Pandas DataFrames have a method assign which will assign values to a column, and which differs from methods like loc or iloc in that it returns a DataFrame with the newly assigned column(s) without modifying any shallow copies or references to the same data.
The assign method uses named arguments to denote column names, and it works fine for column names that are strings, but pandas supports usage of arbitrary python objects as column names.
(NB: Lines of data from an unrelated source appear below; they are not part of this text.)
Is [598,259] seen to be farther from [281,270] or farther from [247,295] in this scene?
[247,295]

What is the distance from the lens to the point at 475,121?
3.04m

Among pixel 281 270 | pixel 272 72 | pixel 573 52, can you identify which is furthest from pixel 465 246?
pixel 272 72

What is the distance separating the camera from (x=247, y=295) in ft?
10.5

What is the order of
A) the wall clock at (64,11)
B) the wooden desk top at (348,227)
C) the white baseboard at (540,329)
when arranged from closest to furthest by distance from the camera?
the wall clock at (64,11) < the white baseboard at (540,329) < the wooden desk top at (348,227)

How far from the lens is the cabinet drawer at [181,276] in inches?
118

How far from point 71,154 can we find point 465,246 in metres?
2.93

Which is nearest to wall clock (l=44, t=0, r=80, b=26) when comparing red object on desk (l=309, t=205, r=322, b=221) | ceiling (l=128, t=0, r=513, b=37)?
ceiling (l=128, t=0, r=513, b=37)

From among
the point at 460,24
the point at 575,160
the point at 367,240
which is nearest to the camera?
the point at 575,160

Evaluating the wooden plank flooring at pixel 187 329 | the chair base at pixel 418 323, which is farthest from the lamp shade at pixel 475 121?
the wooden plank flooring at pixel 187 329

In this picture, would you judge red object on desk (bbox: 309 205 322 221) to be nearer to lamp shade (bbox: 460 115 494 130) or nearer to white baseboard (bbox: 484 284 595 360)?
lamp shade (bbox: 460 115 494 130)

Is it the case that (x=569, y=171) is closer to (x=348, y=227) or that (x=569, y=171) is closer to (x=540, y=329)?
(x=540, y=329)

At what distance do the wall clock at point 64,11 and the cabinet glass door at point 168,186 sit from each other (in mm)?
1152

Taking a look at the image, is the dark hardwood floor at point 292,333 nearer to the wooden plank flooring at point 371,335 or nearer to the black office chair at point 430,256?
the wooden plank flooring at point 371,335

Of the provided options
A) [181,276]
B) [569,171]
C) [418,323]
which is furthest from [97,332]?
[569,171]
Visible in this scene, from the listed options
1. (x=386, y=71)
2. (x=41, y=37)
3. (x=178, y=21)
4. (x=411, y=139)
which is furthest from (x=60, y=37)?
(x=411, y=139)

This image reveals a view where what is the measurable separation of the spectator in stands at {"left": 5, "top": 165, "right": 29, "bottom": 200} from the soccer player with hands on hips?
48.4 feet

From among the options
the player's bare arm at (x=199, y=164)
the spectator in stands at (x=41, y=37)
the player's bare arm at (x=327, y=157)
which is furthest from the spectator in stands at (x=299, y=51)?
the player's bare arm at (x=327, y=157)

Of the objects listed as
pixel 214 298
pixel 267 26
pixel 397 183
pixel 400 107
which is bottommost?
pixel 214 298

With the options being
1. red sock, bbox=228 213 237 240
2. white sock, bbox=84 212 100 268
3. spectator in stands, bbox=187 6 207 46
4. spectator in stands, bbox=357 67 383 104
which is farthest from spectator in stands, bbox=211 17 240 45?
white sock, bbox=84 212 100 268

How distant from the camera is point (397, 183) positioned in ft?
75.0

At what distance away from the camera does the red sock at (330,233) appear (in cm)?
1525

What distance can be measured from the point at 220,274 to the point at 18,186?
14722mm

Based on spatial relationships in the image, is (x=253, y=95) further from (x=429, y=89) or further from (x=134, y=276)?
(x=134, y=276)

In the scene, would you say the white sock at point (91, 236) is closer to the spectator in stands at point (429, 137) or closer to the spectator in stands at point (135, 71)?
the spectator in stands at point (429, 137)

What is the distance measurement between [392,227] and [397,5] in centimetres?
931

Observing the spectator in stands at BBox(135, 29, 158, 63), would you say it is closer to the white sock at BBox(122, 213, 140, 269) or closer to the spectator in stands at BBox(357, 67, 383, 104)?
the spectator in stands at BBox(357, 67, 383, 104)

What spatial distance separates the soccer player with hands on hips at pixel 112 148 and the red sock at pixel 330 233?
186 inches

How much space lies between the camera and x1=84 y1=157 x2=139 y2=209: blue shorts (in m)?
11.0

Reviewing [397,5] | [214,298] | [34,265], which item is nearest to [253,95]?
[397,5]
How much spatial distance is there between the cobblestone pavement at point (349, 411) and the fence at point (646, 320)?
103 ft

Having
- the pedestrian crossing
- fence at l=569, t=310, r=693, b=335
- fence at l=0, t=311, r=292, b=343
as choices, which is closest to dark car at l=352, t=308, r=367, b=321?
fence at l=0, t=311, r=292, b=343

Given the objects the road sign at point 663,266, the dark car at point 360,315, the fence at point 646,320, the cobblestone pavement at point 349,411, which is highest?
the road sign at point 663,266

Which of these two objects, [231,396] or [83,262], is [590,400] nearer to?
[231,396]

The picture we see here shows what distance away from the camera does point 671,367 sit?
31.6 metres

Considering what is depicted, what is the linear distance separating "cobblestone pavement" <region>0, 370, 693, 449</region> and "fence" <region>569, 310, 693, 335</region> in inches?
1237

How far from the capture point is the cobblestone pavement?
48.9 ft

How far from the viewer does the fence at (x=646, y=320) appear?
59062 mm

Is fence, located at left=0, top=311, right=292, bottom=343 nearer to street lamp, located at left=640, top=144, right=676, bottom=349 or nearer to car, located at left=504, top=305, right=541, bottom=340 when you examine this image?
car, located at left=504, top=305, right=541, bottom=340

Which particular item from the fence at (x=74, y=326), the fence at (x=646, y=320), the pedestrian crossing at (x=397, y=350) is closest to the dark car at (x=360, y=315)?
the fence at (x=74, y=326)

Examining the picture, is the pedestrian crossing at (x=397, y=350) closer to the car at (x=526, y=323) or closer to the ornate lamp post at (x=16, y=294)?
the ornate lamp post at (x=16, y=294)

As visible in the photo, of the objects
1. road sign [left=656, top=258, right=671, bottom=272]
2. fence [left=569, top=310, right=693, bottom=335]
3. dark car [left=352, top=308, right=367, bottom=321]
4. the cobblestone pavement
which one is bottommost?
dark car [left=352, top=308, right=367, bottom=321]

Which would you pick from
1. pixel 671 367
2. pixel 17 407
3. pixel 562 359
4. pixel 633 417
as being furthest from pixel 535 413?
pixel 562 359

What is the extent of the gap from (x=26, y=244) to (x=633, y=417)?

Suppose I have a DataFrame with integers as column "names":
import pandas as pd
df = pd.DataFrame({
0: [1, 2, 3],
1: [4, 5, 6]})
How can I assign, say, to the column 0?
This doesn't work:
df.assign(0=df[[0]] + 1)
SyntaxError: expression cannot contain assignment, perhaps you meant "=="?
Nor does this:
df.assign(**{0: df[[0]] + 1})
TypeError: keywords must be strings
Now, I could use direct assign or loc, but it would modify the underlying data - for example:
df_shallow_copy = df
df[[0]] = df[[0]] + 1
Now df_shallow_copy would have values [2, 3, 4] for column 0 instead of [1, 2, 3].
I could also do a full deep copy of all the columns, but that involves duplicating the data in memory and performing redundant operations:
df_shallow_copy = df
df = df.copy()
df[[0]] = df[[0]] + 1
How can I assign to the column without generating a redundant deep copy and without potentially modifying other objects?